Rewrite the lines below as a numbered list, leaving out every blank line.

## start

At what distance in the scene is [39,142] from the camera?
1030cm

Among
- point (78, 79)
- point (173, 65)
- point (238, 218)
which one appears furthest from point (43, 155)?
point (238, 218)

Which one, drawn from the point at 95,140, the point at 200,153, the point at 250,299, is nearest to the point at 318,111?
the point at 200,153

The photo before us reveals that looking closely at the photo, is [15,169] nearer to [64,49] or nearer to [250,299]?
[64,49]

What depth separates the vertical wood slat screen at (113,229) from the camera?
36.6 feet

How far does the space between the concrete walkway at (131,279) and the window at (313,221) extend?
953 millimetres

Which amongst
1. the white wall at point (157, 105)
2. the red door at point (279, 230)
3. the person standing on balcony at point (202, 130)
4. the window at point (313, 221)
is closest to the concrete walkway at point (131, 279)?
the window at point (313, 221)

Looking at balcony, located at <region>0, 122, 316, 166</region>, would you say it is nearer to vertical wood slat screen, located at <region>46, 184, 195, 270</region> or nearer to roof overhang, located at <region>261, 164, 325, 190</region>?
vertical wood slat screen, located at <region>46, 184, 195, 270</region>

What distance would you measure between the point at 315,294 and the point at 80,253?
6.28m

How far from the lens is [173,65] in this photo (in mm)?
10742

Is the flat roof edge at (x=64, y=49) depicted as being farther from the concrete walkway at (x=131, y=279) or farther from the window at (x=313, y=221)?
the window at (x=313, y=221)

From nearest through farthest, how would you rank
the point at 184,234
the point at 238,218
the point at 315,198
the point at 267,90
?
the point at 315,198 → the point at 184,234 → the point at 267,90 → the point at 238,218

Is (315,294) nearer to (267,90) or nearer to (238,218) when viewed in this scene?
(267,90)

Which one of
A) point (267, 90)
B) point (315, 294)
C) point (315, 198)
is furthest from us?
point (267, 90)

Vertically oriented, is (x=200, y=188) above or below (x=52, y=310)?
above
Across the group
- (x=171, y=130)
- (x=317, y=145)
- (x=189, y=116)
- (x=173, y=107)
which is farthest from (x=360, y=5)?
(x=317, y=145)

## end

--- SOLUTION TO THE EXERCISE ---
1. At what distance in the scene is [39,142] from the camera?
2. 1030cm
3. Among
4. - point (78, 79)
5. - point (173, 65)
6. - point (238, 218)
7. which one appears furthest from point (43, 155)?
8. point (238, 218)
9. Which one, drawn from the point at 95,140, the point at 200,153, the point at 250,299, is nearest to the point at 318,111?
10. the point at 200,153
11. The photo before us reveals that looking closely at the photo, is [15,169] nearer to [64,49] or nearer to [250,299]?
12. [64,49]
13. What depth separates the vertical wood slat screen at (113,229) from the camera?
14. 36.6 feet
15. How far does the space between the concrete walkway at (131,279) and the window at (313,221) extend?
16. 953 millimetres
17. Which amongst
18. 1. the white wall at point (157, 105)
19. 2. the red door at point (279, 230)
20. 3. the person standing on balcony at point (202, 130)
21. 4. the window at point (313, 221)
22. is closest to the concrete walkway at point (131, 279)?
23. the window at point (313, 221)
24. Looking at balcony, located at <region>0, 122, 316, 166</region>, would you say it is nearer to vertical wood slat screen, located at <region>46, 184, 195, 270</region> or nearer to roof overhang, located at <region>261, 164, 325, 190</region>?
25. vertical wood slat screen, located at <region>46, 184, 195, 270</region>
26. What distance would you measure between the point at 315,294 and the point at 80,253?
27. 6.28m
28. How far from the lens is [173,65] in this photo (in mm)?
29. 10742
30. Is the flat roof edge at (x=64, y=49) depicted as being farther from the concrete walkway at (x=131, y=279) or farther from the window at (x=313, y=221)?
31. the window at (x=313, y=221)
32. From nearest through farthest, how would you rank
33. the point at 184,234
34. the point at 238,218
35. the point at 315,198
36. the point at 267,90
37. ?
38. the point at 315,198 → the point at 184,234 → the point at 267,90 → the point at 238,218
39. Is (315,294) nearer to (267,90) or nearer to (238,218) when viewed in this scene?
40. (267,90)
41. Which one of
42. A) point (267, 90)
43. B) point (315, 294)
44. C) point (315, 198)
45. is furthest from us?
46. point (267, 90)
47. Vertically oriented, is (x=200, y=188) above or below (x=52, y=310)?
48. above
49. Across the group
50. - (x=171, y=130)
51. - (x=317, y=145)
52. - (x=189, y=116)
53. - (x=173, y=107)
54. which is farthest from (x=360, y=5)?
55. (x=317, y=145)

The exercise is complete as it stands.